◆ **ABOUT THIS TASK**
Leaving the pictures aside, repeat every line below exactly.
++++
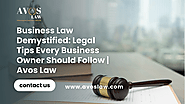 Business Law Demystified: Legal Tips Every Business Owner Should Follow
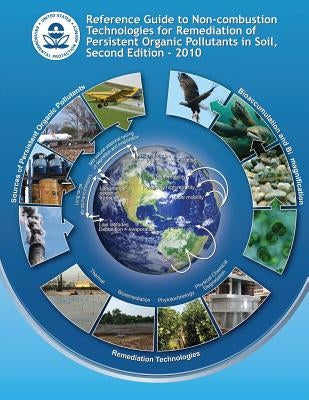 Reference Guide to Non-combustion Technologies for Remediation of Persistent Organic Pollutants in Soil: Second Edition - 2010 by Agency, U. S. Environmental Protection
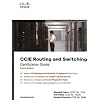 CCIE Routing and Switching Certification Guide (4th Edition) (Exam Certification Guide)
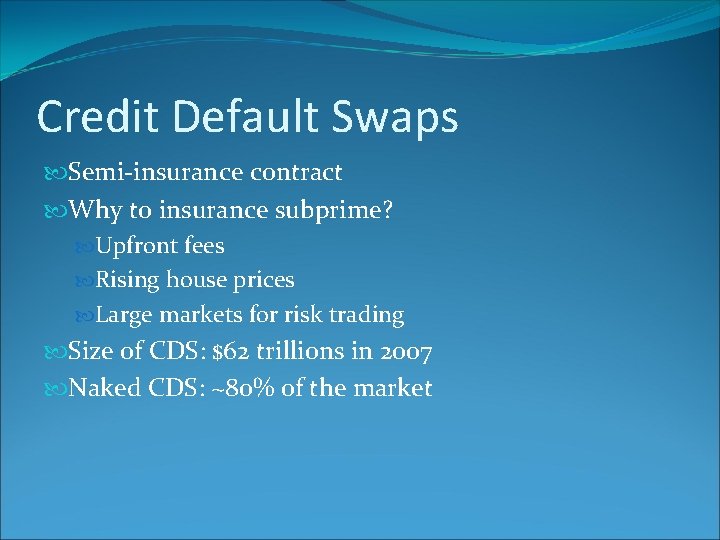 Credit Default Swaps Semi-insurance contract Why to insurance subprime? Upfront fees Rising house prices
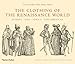 The Clothing of the Renaissance World: Europe - Asia - Africa - The Americas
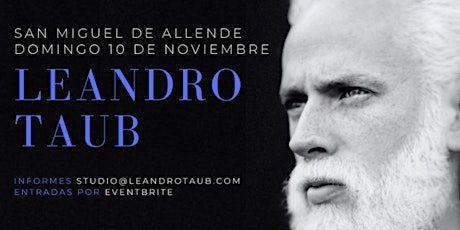 Leandro Taub en San Miguel de Allende: Domingo 10 de Noviembre primary image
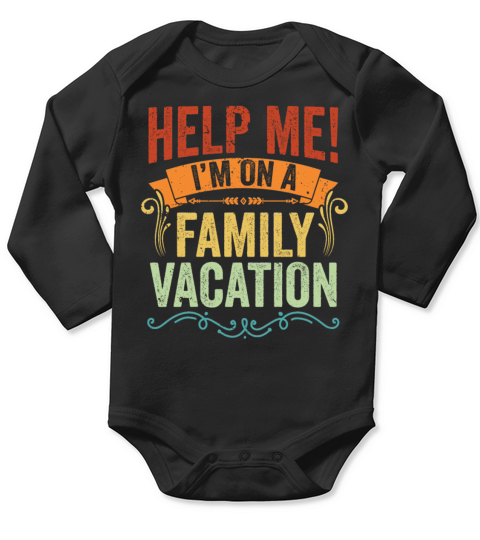 Help Me Im On A Family Vacation Vintage Vacation Long Sleeve Baby One-Piece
++++
◆ **YOUR RESPONSE**
 Business Law Demystified: Legal Tips Every Business Owner Should Follow
 Reference Guide to Non-combustion Technologies for Remediation of Persistent Organic Pollutants in Soil: Second Edition - 2010 by Agency, U. S. Environmental Protection
 CCIE Routing and Switching Certification Guide (4th Edition) (Exam Certification Guide)
 Credit Default Swaps Semi-insurance contract Why to insurance subprime? Upfront fees Rising house prices
 The Clothing of the Renaissance World: Europe - Asia - Africa - The Americas
 Leandro Taub en San Miguel de Allende: Domingo 10 de Noviembre primary image
 Help Me Im On A Family Vacation Vintage Vacation Long Sleeve Baby One-Piece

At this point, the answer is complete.